COVID-19 : le CNCH s’adapte au changement

Dr Franck Albert, Dr Walid Amara

Auteurs et déclarations

23 novembre 2020

COLLABORATION EDITORIALE

Medscape &

Durant cette année 2020, les cardiologues hospitaliers ont dû redoubler d’efforts pour s’adapter à une crise sanitaire exceptionnelle. Dans le cadre du partenariat Medscape & Collège National des Cardiologues des Hôpitaux (CNCH), Franck Albert et Walid Amara reviennent sur l’expérience acquise durant la pandémie de COVID-19 et présentent les grandes lignes du congrès annuel du CNCH, qui sera cette année, bien entendu, virtuel.

TRANSCRIPTION

Walid Amara — Bonjour je suis Walid Amara et j’ai le plaisir d’être aujourd’hui avec Franck Albert, président du CNCH. Je vais débuter cette discussion par une citation de Charles Darwin : « les espèces qui survivent ne sont pas les espèces les plus fortes ni les plus intelligentes, mais celles qui s’adaptent le mieux au changement. »

Cette année, qui a été si très particulière en raison de la pandémie  COVID-19, le CNCH a été très proactif pour s’adapter au changement et à cette crise. Franck, quelles sont les leçons que tu retiens de cette année 2020 par rapport à tout ce qui nous est arrivé ?

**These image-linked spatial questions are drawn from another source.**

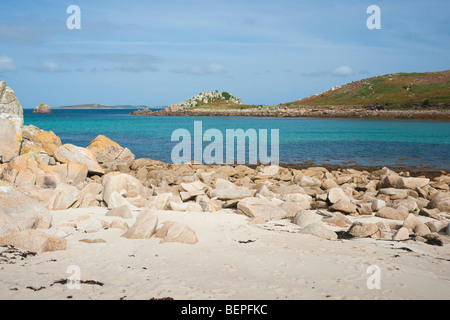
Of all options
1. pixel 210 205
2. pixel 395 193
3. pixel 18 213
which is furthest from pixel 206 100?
pixel 18 213

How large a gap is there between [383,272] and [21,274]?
188 inches

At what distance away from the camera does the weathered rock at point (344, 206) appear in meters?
9.52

Franck Albert — Bonjour, Walid. Comme tu l’as souligné, effectivement, l’année 2020 a été une année exceptionnelle avec cette crise sanitaire qui s’annonçait comme une petite grippe. On est à ce jour à plus de 40 000 morts, on a eu un confinement, puis un déconfinement, et un reconfinement, une deuxième vague qui s’annonce aussi forte, voire plus forte que la première, parce qu’elle va toucher plusieurs régions. Plusieurs hôpitaux de notre Collège sont impactés. La première vague touchait essentiellement l’Île-de-France et le Grand Est, là on a déjà plusieurs régions qui sont en difficulté avec des taux de saturation en réanimation de plus de 90 % et déjà des transferts de patients dans nos hôpitaux — le dernier, à Saint-Brieuc avec des transferts de patients d’Auvergne qui vont en Bretagne, en réanimation, pour continuer à être soignés.

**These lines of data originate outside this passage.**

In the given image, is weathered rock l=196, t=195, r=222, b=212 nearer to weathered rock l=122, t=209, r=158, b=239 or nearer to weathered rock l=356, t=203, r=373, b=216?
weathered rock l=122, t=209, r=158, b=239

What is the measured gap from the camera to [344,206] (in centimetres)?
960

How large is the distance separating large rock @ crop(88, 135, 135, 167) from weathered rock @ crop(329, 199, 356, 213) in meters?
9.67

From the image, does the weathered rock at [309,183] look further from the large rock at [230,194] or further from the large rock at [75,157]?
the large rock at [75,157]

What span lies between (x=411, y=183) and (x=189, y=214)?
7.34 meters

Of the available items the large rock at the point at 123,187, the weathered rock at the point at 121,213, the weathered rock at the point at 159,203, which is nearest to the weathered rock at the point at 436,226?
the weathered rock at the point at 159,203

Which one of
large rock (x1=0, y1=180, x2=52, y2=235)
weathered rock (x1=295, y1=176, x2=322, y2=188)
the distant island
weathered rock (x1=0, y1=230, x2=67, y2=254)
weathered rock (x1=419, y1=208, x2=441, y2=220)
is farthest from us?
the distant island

Cette année nous a donc incité ― avec une demande forte des hospitaliers qui étaient quand même, dans certaines régions, sous l’eau ― à développer des webinars. Toute l’équipe social media du site du CNCH a notamment développé ces moyens de communication et de formation, parce qu’il avait un besoin humain de parler de retour d’expérience, puisque que sur la première vague les hôpitaux ont été touchés. Et les premiers touchés ont en quelque sorte servi de donneurs de leçon pour les autres, afin de mieux se préparer pour transformer les USIC en réanimation COVID, transformer des secteurs dédiés COVID, faire un scanner dédié et, en même temps, supprimer les consultations programmées, et prendre les précautions nécessaires pour protéger nos patients, nos personnels soignants et nos médecins.

C’est vrai que c’est difficile. La deuxième vague arrive, et depuis un mois c’est de nouveau difficile avec du personnel qui est fatigué. Mais j’ai surtout été marqué par cette grande solidarité entre les médecins hospitaliers et les soignants qui ont su répondre quand même, malgré les difficultés qu’on connaît tous, à cette crise sanitaire.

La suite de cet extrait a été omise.